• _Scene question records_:
START

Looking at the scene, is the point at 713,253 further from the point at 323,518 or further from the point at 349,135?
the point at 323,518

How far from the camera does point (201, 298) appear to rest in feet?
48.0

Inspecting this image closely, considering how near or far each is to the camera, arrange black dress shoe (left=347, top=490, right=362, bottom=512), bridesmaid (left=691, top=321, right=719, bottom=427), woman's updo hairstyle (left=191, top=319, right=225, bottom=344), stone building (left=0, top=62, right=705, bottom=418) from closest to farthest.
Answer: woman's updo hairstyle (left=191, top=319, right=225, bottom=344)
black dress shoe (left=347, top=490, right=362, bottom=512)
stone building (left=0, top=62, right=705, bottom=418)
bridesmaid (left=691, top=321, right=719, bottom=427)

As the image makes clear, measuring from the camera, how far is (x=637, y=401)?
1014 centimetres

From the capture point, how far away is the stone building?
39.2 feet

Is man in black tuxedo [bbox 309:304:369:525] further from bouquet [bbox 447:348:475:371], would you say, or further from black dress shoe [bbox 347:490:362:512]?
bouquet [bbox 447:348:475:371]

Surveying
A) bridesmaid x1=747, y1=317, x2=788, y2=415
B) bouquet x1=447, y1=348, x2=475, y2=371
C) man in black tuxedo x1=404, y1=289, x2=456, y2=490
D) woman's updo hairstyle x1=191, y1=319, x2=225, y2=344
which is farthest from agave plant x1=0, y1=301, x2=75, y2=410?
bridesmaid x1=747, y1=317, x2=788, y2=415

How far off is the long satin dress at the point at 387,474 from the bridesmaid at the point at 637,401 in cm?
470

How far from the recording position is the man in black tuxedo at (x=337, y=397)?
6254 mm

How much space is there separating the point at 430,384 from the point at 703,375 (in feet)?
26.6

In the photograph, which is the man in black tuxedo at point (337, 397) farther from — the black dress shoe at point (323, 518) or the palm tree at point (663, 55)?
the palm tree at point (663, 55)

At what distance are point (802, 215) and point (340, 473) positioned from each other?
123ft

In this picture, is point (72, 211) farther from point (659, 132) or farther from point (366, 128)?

END

• _Task goal_: Render the items above as a JSON array of strings, with one string per line and blank lines omitted.

• _The reply_:
[
  "Looking at the scene, is the point at 713,253 further from the point at 323,518 or further from the point at 349,135?",
  "the point at 323,518",
  "How far from the camera does point (201, 298) appear to rest in feet?",
  "48.0",
  "Inspecting this image closely, considering how near or far each is to the camera, arrange black dress shoe (left=347, top=490, right=362, bottom=512), bridesmaid (left=691, top=321, right=719, bottom=427), woman's updo hairstyle (left=191, top=319, right=225, bottom=344), stone building (left=0, top=62, right=705, bottom=418) from closest to farthest.",
  "Answer: woman's updo hairstyle (left=191, top=319, right=225, bottom=344)",
  "black dress shoe (left=347, top=490, right=362, bottom=512)",
  "stone building (left=0, top=62, right=705, bottom=418)",
  "bridesmaid (left=691, top=321, right=719, bottom=427)",
  "As the image makes clear, measuring from the camera, how far is (x=637, y=401)?",
  "1014 centimetres",
  "From the capture point, how far away is the stone building?",
  "39.2 feet",
  "Is man in black tuxedo [bbox 309:304:369:525] further from bouquet [bbox 447:348:475:371], would you say, or further from black dress shoe [bbox 347:490:362:512]?",
  "bouquet [bbox 447:348:475:371]",
  "Surveying",
  "A) bridesmaid x1=747, y1=317, x2=788, y2=415",
  "B) bouquet x1=447, y1=348, x2=475, y2=371",
  "C) man in black tuxedo x1=404, y1=289, x2=456, y2=490",
  "D) woman's updo hairstyle x1=191, y1=319, x2=225, y2=344",
  "which is farthest from agave plant x1=0, y1=301, x2=75, y2=410?",
  "bridesmaid x1=747, y1=317, x2=788, y2=415",
  "How far off is the long satin dress at the point at 387,474 from the bridesmaid at the point at 637,401 in cm?",
  "470",
  "How far from the recording position is the man in black tuxedo at (x=337, y=397)?",
  "6254 mm",
  "How much space is there separating the point at 430,384 from the point at 703,375 (in feet)?",
  "26.6",
  "In the photograph, which is the man in black tuxedo at point (337, 397) farther from — the black dress shoe at point (323, 518) or the palm tree at point (663, 55)?",
  "the palm tree at point (663, 55)",
  "At what distance are point (802, 215) and point (340, 473) positioned from each other?",
  "123ft",
  "In this picture, is point (72, 211) farther from point (659, 132) or farther from point (366, 128)?"
]